Anyway, if somehow I could be of help to any person interested in the following document or if somebody is interested in the legislative proposal I prepared as a compatible alternative to the Kennedy-McCain bill, with which it could have perfectly reached a compromise in Conference, just contact me. Use the e-mail address I have posted at my main page at Daily Kos.
B) The draft on which Acosta and I agreed
0. Introduction - Reasons for foundation
Hispanics will be facing dramatic challenges in the coming years. For instance, demographic and economic trends might make immigration reform extremely difficult; Hispanics were not only the group most affected by the Great Recession in terms of wealth (http://www.huffingtonpost.com/...); the traditional funding of public schools to which Hispanic children is going to pose a severe limitation to their possibilities of not only social mobility but also of the most basic competitiveness. Nevertheless, despite the dramatic proportions of these challenges, we find that there is a niche available for a different kind of Hispanic activism in order to address those challenges and that is precisely the niche we will try to fill. On the other hand, demographic and economic trends make imperative to take action now in order to avoid fruitless lamentations later. And that is why this different brand of Hispanic activism must be launched no later than now.

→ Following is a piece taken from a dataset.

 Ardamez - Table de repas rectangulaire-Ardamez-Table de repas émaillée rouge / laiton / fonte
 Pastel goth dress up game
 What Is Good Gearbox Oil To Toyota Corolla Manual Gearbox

The limitations of our size at the start-up moment will require that, as far it does not denaturalize our goals, we work in alliances with other organizations. Due to the big egos that may be dominant in those organization, it would be advisable not to invite them to join us but to invite them to forge temporary alliances around specific issues, so avoiding domestic battles about who joins who or about who is the leader of the whole group. Because the time we have to produce effective activism is so short, we must consider these alliances desirable but as far as it does not denaturalize our goals.

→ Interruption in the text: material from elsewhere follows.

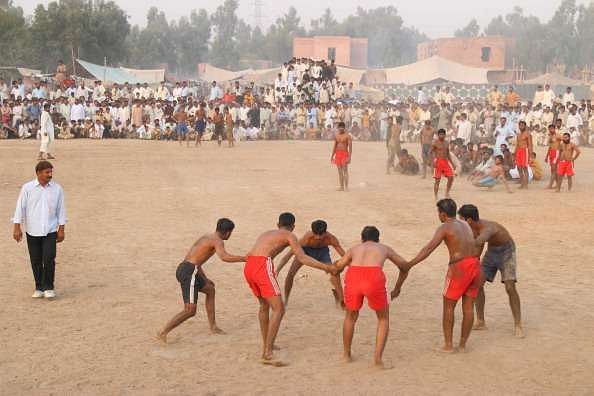 kabaddi south asian team sport essay India only win gold in last asian game in kabaddi due to  declared kabaddi as their national sport  of india kabaddi team the 1st match.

Even though launching a different brand means differentiation, we must try not to be confrontational, in order to not waste resources, but collaborative as far as it does not denaturalize our goals because the timing of this project is critical: There will not be time for second tries.

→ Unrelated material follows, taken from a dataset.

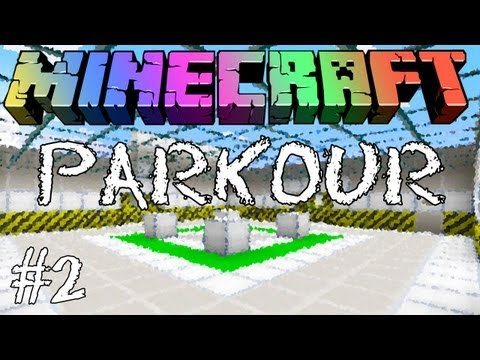 Minecraft Parkour: Obst áculo de Vidro #2 -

Having posed the problem this way, we should have a benchmark of the kind of activism we want to launch. Fortunately, history gives us one: Dr. Hector Perez Garcia. One of the greatest Hispanic leaders, Dr. Perez Garcia founded the GI Forum in 1948 to advocate for Mexican American veterans. In 1949 he defended the widow of a Mexican American soldier, Private Felix Longoria. She had been denied the right to bury her husband in a local Texan cemetery due to the racial origin of Private Longoria. With the help of Lyndon Johnson, Perez Garcia got to bury Longoria in the Arlington National Cemetery with military honors. Perez Garcia learned how the American system works and what the main needs of the Hispanic community were. Thus he founded new GI Forums across the country and engaged in his next fight, before the Courts, to fight segregation and to repeal the special needs requirement of Texan schools, which put Mexican American children in special needs classes on language pretenses, whether those children needed them or not. After three years, he got this goal. To succeed it was not enough to count with the legal advise of LULAC so he organized the Mexican American community to support JFK with the âViva Kennedyâ clubs and, even though he did not get the expected results from JFK, to support Johnson. From Johnson he got the support to appoint Vicente Ximenes to the Equal Employment Opportunity Commission in order to deal with his second goal: quality jobs for the Mexican American community. Other fights he got involved with were the poll tax, jury duty and the Bracero Program. Thus, we have to reedit Hector Perez Garcia with tactics more appropriate to our juncture.
I. Goals
If the goal is to create positive change on challenges like those mentioned above, we need to get legislation passed and support its implementation. Passing legislation requires political action and effective political action requires, as previous experiences have demonstrated, to have a product to offer (legislative proposals) and a tripod on which our legislative proposals are going to rest. This tripod requires tactics at the levels of image and positioning, leadership (beginning with the grassroots level), and fundraising. Only an effective and coordinated tripod of this kind will help us influence politicians, especially politicians from swing districts, who are, at the end, who will vote in favor or against our proposals.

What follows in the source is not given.